Oksijensiz Hava Sahası...




Pet Şişeyle İştigal!

Hayallerimi fazla yüksek tutmuş olabilirim. Fakat imkanlar zorlansa daha iyisini hak ettiğimi birileri fark ederdi elbet!
Fırıldak yok, portatif akciğer yok, öğütülmüş oksijene devam! Üstelik beğenmeyip çar-çur ettiğim nimeti artık idareli kullanmam şart. Benden ala yüzdüğünü fark ettiğim dışkım yakınmalarımın beni ne hale getirdiğini yüzüme vuruyor...

Arkamdan zokayı yuttuğuma dair dedikodular alıp yürümüştür. Hür irademle sıkıldığım derinliklerle bağımı kopardığımı bilebilirler mi? Pervane düşleyip başka derinliklerin peşine gitmişken bu kadar vasat bir sonuç! Karanlıklar ve boğucu yosun kokusundan kafayı buluyordum son günlerde. O kokuyla açılan zihnim intihar senaryolarıma bir yenisini daha eklenmişti. Karşıma çıkan bütün midyeleri yiyerek cıva ve kurşun zehirlenmesinden ölecektim. Hem yalnız ölmemek pek çok açıdan rahatlatıcı olabilirdi. Yine de bir umut yukarı koştum, dudaklarımı sınıra değdirdim. Belki kafamı uzattığımda sağımda solumda şişip duran zımbırtılarla değil de hava atan kabuk kafalı kaplumbağalar gibi nefes alabilirdim! Bir ara gözlerimi kapattım.Tombul bir parmak sırtıma değdi. Bir süre tereddüt edip sonra beni yakalamasına izin verdim. Kötü günler için bir intihar mektubu cebimde taşıyor olsaydım spekülasyonları önleyerek ortadan tamamen yok olmuş olacaktım! Canları cehenneme...

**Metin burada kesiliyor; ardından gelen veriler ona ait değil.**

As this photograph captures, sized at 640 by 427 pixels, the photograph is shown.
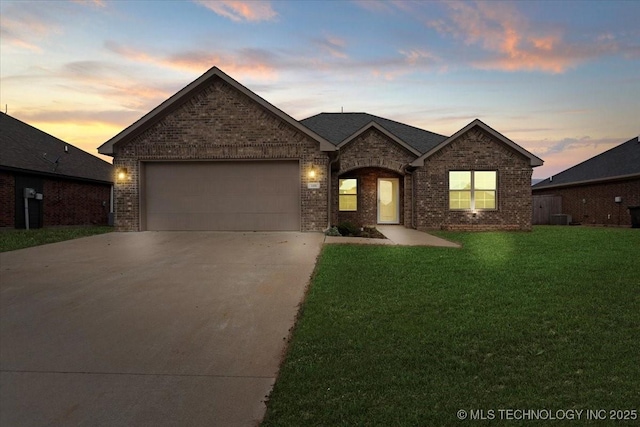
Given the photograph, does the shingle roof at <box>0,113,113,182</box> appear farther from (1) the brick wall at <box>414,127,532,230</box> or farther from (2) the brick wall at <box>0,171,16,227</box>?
(1) the brick wall at <box>414,127,532,230</box>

Sanırım kendi dışkıma alışmaya başladım. Tombul elli çocuk bana adrenalin vaat etti...Yüksekçe bir yerdeyim,bulutlar ve yıldızlar kocaman! Ne olursa olsun yakınmak yok. Burda ilk gecem ve ben katlanan kuyruğuma rağmen ilk defa uzun uzun gökyüzünü seyrederek bu anın tadını çıkaracağım!